後読み((?<=)は Safari 16.4 以降で使えます。それより古い環境を対象にする場合は、replace のコールバックで前後の文字を見る実装に置き換えてください。

4. 郵便番号を 123-4567 に揃える

、区切りのない7桁、空白区切り、全角ハイフン — どれも同じ郵便番号です。

// NFKC とハイフン統一のあとに実行する前提
const POSTAL_PATTERN = /〒?\s*(?<![0-9])([0-9]{3})[\s-]?([0-9]{4})(?![0-9])/
 
export function findPostalCode(text: string): string | null {
  const match = POSTAL_PATTERN.exec(text)
  if (!match) return null
  return `${match[1]}-${match[2]}`
}

(?<![0-9])(?![0-9]) を付けているのは、長い数字の途中から7桁を切り出さないためです。これが無いと 第12345678ビル から 123-4567 を拾ってしまいます。

5. 空白を整える

NFKC で全角空白は半角になっているので、あとは潰すだけです。

text.replace(/[ \t\r\n]+/g, ' ').trim()

空白を全部削ってはいけません。 「西新宿2-8-1 テストビル」の空白は、住所と建物名の区切りとして意味を持っていることがあります。

6. 直してはいけないもの

ここからが本題です。次のものは直さず、指摘するだけにしてください。

都道府県の補完 「大阪市北区…」から「大阪府」を補いたくなりますが、やめてください。同名の自治体や、そもそも入力者が意図的に省いている場合があります。無いことを伝えて、必要なら入力してもらいます。

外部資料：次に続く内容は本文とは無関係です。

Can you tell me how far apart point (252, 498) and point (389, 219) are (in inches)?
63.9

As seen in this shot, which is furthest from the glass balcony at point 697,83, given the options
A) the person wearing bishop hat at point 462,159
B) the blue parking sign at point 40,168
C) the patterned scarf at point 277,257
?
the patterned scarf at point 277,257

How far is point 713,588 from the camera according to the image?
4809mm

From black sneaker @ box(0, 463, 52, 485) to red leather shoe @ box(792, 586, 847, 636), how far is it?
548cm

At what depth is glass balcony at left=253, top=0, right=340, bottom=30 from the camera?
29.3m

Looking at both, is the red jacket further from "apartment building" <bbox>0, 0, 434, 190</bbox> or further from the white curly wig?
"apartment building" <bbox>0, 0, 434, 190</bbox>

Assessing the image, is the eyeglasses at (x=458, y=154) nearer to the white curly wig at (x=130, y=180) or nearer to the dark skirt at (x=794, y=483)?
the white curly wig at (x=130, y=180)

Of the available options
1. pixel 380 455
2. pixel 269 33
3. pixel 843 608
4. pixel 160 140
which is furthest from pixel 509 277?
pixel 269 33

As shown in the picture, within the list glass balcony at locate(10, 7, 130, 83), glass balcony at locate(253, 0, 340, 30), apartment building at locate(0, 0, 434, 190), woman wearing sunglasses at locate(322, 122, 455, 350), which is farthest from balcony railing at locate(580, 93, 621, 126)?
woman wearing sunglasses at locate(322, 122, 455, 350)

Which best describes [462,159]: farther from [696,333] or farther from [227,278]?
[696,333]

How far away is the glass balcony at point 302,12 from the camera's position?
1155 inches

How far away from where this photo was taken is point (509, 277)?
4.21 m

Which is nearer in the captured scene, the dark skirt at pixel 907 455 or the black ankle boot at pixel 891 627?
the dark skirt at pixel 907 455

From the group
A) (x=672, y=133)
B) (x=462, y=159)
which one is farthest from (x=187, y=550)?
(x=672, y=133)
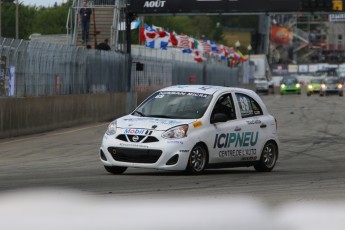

丁目・番・号の書き換え 2丁目8番1号2-8-1 は相互に変換できそうに見えますが、元の表記に意味がある場合があります。 登記や公的書類の写しを扱うなら特にそうです。

異体字・旧字 (はしごだか)を に、(たつさき)を に変換しないでください。氏名や地名では別の文字として扱われます。ただし外部サービスが扱えないことがあるので、含まれていることは伝えてください。

建物名の切り出し 「どこまでが住所でどこからが建物名か」は、表記だけからは決まりません。判定せず、「建物名が含まれているかもしれません」と伝えるにとどめます。

7. 変更点を必ず見せる

正規化の出力は「形式の候補」であって、正解ではありません。何をどう変えたかを1件ずつ出してください。

type Change = {
  rule: string
  before: string
  after: string
  reason: string // 日本語の説明をそのまま表示する
}

8. 正規化で解決しないこと

正規化しても住所が実在するとは限りません。 「東京都新宿区西新宿9-99-99」はきれいに整いますが、存在するかは別の話です。実在性を判定したい場合は住所検証APIの比較を参照してください。

郵便番号から住所を引くのは正規化ではありません。 それは検索です。郵便番号検索APIの比較が該当します。